Walls: Whether it’s a phone call from somebody at Collegiate Images or somebody from the ACC who wants highlights from our last game, it’s almost an every day thing.

Castro: For example, the volleyball team got off to its best start ever this season, but a lot of TV stations aren’t here shooting that, so they’ll come to us for highlights. And when the networks come in to televise a game, a lot of it is, “Hey, we need a shot of the national championship case,” or, “We need some beauty shots of the campus.” I would say that’s a pretty big part of our job.

It’s not just all football and basketball.

Castro: We’re each responsible for certain sports outside of that, making sure that stuff gets shot and making sure that we keep a log of all the highlights.
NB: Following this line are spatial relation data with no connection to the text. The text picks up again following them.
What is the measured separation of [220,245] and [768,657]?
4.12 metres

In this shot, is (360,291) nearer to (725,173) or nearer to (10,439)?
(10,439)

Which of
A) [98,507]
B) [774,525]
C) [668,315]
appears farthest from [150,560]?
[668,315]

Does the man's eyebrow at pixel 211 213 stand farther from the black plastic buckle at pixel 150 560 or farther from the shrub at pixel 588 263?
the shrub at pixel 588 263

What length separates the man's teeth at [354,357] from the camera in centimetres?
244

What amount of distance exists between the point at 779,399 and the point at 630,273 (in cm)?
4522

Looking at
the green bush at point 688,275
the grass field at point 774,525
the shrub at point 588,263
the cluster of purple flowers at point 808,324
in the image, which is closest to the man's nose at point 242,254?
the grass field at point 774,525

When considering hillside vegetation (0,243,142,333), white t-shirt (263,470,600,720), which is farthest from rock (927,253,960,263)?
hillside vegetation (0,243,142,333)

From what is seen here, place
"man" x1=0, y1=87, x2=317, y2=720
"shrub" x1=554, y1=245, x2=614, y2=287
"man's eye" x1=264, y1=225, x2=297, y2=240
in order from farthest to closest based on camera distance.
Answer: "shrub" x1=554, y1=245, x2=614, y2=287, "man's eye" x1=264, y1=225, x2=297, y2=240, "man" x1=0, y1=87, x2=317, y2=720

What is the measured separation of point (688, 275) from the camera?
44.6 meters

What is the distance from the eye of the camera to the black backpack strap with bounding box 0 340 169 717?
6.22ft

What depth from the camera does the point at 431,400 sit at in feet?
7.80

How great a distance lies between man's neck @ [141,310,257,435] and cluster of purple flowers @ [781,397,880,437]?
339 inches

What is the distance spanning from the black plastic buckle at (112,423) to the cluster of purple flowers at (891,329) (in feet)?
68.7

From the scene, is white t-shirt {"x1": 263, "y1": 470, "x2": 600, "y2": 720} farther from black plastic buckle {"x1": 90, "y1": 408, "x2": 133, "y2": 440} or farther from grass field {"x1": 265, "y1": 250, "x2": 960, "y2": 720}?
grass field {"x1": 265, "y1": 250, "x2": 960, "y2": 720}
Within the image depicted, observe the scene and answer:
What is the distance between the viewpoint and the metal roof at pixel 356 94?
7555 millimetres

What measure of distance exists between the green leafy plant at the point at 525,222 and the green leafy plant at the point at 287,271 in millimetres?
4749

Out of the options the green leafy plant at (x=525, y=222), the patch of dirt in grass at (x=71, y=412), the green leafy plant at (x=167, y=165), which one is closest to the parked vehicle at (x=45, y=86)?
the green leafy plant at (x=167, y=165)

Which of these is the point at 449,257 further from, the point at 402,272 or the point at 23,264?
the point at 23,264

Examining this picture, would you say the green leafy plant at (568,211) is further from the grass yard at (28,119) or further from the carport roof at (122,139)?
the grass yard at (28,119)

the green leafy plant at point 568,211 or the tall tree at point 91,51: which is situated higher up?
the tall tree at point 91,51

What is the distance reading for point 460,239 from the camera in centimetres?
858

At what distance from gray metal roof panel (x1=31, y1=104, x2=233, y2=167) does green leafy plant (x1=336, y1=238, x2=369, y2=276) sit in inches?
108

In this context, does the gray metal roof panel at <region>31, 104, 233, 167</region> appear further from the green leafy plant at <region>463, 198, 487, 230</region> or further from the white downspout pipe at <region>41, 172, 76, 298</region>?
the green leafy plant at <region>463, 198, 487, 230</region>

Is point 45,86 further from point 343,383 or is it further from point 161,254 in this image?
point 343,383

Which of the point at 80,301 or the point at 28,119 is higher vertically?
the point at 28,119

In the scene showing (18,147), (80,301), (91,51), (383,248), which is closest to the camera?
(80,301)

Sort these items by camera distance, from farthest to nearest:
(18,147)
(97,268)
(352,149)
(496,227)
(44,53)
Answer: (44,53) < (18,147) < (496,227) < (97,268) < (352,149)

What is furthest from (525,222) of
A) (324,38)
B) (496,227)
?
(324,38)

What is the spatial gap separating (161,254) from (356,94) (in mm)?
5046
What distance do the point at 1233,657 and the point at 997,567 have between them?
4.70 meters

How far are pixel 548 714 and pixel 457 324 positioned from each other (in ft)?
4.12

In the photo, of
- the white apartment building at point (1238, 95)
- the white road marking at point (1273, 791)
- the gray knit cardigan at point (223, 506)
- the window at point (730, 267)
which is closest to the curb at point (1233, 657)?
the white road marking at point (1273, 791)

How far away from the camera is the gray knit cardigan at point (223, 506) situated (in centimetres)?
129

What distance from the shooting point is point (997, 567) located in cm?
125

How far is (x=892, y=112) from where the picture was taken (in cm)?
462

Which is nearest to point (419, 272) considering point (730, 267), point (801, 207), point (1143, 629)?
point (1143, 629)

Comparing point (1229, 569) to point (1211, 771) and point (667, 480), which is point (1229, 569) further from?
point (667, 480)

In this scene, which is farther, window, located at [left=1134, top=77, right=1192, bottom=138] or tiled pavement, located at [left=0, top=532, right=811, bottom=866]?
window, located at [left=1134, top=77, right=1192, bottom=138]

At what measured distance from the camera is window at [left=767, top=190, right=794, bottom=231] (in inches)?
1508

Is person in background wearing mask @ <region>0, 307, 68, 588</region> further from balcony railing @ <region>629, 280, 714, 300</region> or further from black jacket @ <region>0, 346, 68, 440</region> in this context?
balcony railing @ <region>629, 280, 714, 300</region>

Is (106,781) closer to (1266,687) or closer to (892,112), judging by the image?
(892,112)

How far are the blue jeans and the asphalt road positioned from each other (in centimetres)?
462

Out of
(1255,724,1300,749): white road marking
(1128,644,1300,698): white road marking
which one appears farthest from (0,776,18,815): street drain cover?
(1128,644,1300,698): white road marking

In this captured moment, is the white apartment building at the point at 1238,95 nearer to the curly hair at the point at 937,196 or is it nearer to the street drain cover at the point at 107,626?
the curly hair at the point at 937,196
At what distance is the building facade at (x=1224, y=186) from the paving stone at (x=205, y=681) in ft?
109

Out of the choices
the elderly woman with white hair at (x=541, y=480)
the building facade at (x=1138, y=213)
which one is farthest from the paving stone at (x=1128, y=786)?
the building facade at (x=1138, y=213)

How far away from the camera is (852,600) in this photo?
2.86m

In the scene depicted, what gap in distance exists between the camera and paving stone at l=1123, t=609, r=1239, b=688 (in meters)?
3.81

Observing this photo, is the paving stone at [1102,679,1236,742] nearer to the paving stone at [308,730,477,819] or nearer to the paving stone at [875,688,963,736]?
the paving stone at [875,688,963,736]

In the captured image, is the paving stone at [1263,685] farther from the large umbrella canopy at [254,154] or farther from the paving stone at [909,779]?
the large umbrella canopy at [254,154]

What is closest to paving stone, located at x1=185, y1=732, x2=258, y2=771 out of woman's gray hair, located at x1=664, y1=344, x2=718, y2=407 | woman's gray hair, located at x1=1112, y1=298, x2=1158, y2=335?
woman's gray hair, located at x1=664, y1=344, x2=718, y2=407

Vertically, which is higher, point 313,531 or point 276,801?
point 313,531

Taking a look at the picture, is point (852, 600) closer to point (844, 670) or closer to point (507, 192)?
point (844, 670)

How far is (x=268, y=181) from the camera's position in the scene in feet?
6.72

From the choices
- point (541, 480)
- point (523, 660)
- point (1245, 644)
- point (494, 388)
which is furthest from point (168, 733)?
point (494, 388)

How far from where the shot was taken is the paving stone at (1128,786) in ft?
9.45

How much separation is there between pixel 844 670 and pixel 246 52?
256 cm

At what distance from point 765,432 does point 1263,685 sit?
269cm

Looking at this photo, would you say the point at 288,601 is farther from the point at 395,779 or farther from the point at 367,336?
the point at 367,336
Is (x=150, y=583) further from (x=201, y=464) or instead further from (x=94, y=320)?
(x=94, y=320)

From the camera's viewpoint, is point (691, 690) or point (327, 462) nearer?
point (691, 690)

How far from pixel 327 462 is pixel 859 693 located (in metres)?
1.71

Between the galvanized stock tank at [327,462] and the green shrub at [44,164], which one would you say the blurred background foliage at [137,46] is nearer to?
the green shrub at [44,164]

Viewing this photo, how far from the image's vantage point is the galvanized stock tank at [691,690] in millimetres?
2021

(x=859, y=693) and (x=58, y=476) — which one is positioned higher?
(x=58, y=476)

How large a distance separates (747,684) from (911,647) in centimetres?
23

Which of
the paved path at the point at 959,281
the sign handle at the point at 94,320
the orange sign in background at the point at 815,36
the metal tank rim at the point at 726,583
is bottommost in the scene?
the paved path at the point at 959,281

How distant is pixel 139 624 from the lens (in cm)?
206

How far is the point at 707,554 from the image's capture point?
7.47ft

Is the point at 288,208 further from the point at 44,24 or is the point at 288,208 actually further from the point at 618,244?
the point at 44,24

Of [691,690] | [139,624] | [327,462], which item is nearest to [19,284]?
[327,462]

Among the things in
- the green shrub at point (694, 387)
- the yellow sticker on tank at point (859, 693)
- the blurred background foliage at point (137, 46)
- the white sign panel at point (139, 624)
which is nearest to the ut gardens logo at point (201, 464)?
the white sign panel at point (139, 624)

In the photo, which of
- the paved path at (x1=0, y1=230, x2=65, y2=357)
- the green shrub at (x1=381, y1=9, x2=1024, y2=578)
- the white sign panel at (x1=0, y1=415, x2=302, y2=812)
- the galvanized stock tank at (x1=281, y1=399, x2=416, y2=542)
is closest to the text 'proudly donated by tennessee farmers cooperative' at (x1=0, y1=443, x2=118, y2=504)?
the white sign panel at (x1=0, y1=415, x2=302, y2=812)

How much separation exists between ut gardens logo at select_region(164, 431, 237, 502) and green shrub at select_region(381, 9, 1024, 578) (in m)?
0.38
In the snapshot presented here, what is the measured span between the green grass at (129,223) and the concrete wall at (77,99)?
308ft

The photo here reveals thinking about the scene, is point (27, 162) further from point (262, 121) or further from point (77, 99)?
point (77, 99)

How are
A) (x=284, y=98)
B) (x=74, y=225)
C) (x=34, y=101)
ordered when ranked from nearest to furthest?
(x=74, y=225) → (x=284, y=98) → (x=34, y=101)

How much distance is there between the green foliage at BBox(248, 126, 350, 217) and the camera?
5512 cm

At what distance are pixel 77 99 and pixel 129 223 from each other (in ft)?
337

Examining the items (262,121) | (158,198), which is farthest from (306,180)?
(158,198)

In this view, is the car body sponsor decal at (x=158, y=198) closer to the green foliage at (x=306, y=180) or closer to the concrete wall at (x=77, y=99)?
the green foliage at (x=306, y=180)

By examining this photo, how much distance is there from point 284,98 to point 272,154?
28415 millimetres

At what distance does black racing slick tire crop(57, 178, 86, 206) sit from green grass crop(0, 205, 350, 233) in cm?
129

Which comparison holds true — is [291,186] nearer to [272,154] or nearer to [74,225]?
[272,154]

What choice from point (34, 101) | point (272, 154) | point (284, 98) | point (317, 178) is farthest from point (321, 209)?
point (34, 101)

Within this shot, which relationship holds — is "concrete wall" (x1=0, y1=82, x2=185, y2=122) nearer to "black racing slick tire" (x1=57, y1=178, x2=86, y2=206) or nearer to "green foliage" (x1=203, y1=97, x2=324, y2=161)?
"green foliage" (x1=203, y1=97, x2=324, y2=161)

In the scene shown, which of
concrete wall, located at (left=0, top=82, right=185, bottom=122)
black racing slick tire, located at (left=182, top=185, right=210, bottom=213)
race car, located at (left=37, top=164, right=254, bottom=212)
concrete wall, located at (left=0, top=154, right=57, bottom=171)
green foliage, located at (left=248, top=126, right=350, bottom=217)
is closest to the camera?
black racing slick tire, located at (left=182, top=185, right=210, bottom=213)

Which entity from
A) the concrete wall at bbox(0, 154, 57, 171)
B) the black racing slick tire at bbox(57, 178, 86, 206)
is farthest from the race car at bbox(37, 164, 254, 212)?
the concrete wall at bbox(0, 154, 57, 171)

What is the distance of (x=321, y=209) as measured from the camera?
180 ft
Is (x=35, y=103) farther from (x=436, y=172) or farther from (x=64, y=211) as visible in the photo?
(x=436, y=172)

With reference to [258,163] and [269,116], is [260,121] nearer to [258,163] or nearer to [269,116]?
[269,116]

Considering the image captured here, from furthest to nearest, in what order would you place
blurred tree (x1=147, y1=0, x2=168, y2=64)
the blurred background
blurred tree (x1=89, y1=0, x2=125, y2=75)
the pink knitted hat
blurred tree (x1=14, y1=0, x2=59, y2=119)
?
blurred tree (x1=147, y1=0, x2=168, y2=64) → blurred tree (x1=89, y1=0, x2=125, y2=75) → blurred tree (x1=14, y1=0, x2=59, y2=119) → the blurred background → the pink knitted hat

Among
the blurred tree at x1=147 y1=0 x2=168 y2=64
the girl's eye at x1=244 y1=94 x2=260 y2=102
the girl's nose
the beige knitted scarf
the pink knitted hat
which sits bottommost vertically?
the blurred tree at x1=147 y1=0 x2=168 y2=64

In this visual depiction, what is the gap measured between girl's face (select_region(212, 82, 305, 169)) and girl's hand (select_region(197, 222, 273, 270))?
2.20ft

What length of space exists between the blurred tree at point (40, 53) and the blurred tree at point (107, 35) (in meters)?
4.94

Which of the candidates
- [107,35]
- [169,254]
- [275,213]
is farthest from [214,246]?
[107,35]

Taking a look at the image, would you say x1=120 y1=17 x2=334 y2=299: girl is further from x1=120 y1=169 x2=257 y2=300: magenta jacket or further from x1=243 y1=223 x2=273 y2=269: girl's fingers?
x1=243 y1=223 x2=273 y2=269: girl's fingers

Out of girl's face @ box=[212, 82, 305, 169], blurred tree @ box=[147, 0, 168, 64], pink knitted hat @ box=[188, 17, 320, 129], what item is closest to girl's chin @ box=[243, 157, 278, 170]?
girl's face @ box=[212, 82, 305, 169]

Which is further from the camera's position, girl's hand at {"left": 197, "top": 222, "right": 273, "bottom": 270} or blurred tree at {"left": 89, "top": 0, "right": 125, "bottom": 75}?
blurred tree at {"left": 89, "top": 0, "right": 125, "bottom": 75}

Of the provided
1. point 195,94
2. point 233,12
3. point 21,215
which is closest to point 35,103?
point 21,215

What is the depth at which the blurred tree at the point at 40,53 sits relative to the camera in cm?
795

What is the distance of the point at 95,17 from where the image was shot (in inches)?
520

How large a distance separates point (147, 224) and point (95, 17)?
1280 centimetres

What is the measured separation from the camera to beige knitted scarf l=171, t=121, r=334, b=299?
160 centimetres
Caligiuri: The student interns are the ones who typically shoot the Olympic sports games. We oversee them, making sure that those other sports are getting filmed and that the highlights are good enough to show on the Web site [Hokies All-Access].

We were fans before we got the job.

Castro: All three of us went to Tech. I think it would be difficult to do this job at any other place because we really care about if the Hokies win or lose. We have a vested interest in the success of the teams that we work with. We get familiar with a lot of the players and coaches, so it’s good to see the people you work with be able to succeed.